Dobbin now shifted ground to the meat of the government position. She invited Shenkman to agree with a variety of sentences cherry-picked from US court judgements over the years, all of which she purported to show an untrammelled right to put journalists in jail under the Espionage Act. She started with the Morison Case in the fourth appellate circuit and a quote to the effect that “a government employee who steals information is not entitled to use the First Amendment as a shield”. She invited Shenkman to agree. He declined to do so, stating that particular circumstances of each case must be taken into consideration and whistleblowing could not simply be characterised as stealing. Contrary opinions exist, including a recent 9th appellate circuit judgement over Snowden. So no, he did not agree. Besides Morison was not about a publisher. The Obama prosecutions showed the historic pattern of prosecuting the leaker not the publisher.

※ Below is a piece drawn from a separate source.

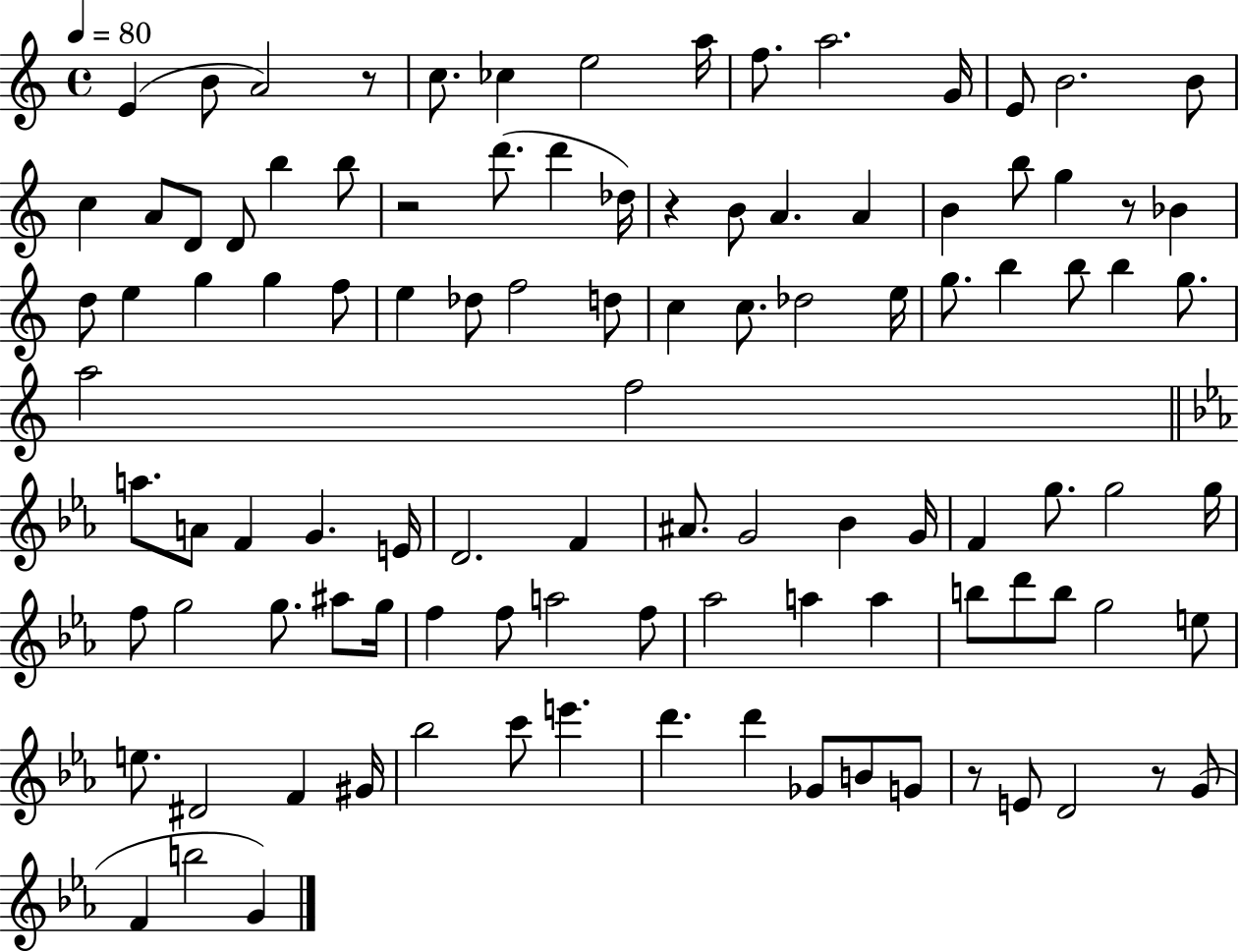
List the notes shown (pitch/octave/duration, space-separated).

E4/q B4/e A4/h R/e C5/e. CES5/q E5/h A5/s F5/e. A5/h. G4/s E4/e B4/h. B4/e C5/q A4/e D4/e D4/e B5/q B5/e R/h D6/e. D6/q Db5/s R/q B4/e A4/q. A4/q B4/q B5/e G5/q R/e Bb4/q D5/e E5/q G5/q G5/q F5/e E5/q Db5/e F5/h D5/e C5/q C5/e. Db5/h E5/s G5/e. B5/q B5/e B5/q G5/e. A5/h F5/h A5/e. A4/e F4/q G4/q. E4/s D4/h. F4/q A#4/e. G4/h Bb4/q G4/s F4/q G5/e. G5/h G5/s F5/e G5/h G5/e. A#5/e G5/s F5/q F5/e A5/h F5/e Ab5/h A5/q A5/q B5/e D6/e B5/e G5/h E5/e E5/e. D#4/h F4/q G#4/s Bb5/h C6/e E6/q. D6/q. D6/q Gb4/e B4/e G4/e R/e E4/e D4/h R/e G4/e F4/q B5/h G4/q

Dobbin then quoted a Supreme Court decision with a name I did not catch, and a quote to the effect that “the First Amendment cannot cover criminal conduct”. She then fired another case at him and another quote. She challenged him to disagree with the Supreme Court. Shenkman said the exercise she was engaged in was not valid. She was picking individual sentences from judgements in complex cases, which involved very different allegations. This present case was not about illegal wiretapping by the media like one she quoted, for example.
Dobbin then asked Shenkman whether unauthorised access to government databases is protected under the First Amendment. He replied that this was a highly contentious issue. There were, for example, a number of conflicting judgements in different appellate circuits about what constituted unauthorised access.
Dobbin asked if hacking a password hash would be unauthorised access. Shenkman replied this was not a simple question. In the present case, the evidence was the password was not needed to obtain documents. And could she define “hacking” in law? Dobbin said she was speaking in layman’s terms. Shenkman replied that she should not do that. We were in a court of law and he was expected to show extreme precision in his answers. She should meet the same standard in her questions.
Finally Dobbin unveiled her key point. Surely all these contentious points were therefore matters to be decided in the US courts after extradition? No, replied Shenkman. Political offences were a bar to extradition from the UK under UK law, and his evidence went to show that the decision to prosecute Assange under the Espionage Act was entirely political.
Mrs Dobbin will resume her cross examination of Mr Shenkman tomorrow.
I have two main points to make. The first is that Shenkman was sent a 180 page evidence bundle from the prosecution on the morning of his testimony, at 3am his time, before giving evidence at 9am. A proportion of this was entirely new material to him. He is then questioned on it. This keeps happening to every witness. On top of which, like almost every witness, his submitted statement addressed the first superseding indictment not the last minute second superseding indictment which introduces some entirely new offences. This is a ridiculous procedure.
My second is that, having been very critical of Judge Baraitser, it would be churlish of me not to note that there seems to be some definite change in her attitude to the case as the prosecution makes a complete horlicks of it. Whether this makes any long term difference I doubt. But it is pleasant to witness.
It is also fair to note that Baraitser has so far resisted strong US pressure to prevent the defence witnesses being heard at all. She has decided to hear all the evidence before deciding what is and is not admissible, against the prosecution desire that almost all the defence witnesses are excluded as irrelevant or unqualified. As she will make that decision when considering her judgement, that is why the prosecution spend so much time attacking the witnesses ad hominem rather than addressing their actual evidence. That may well be a mistake.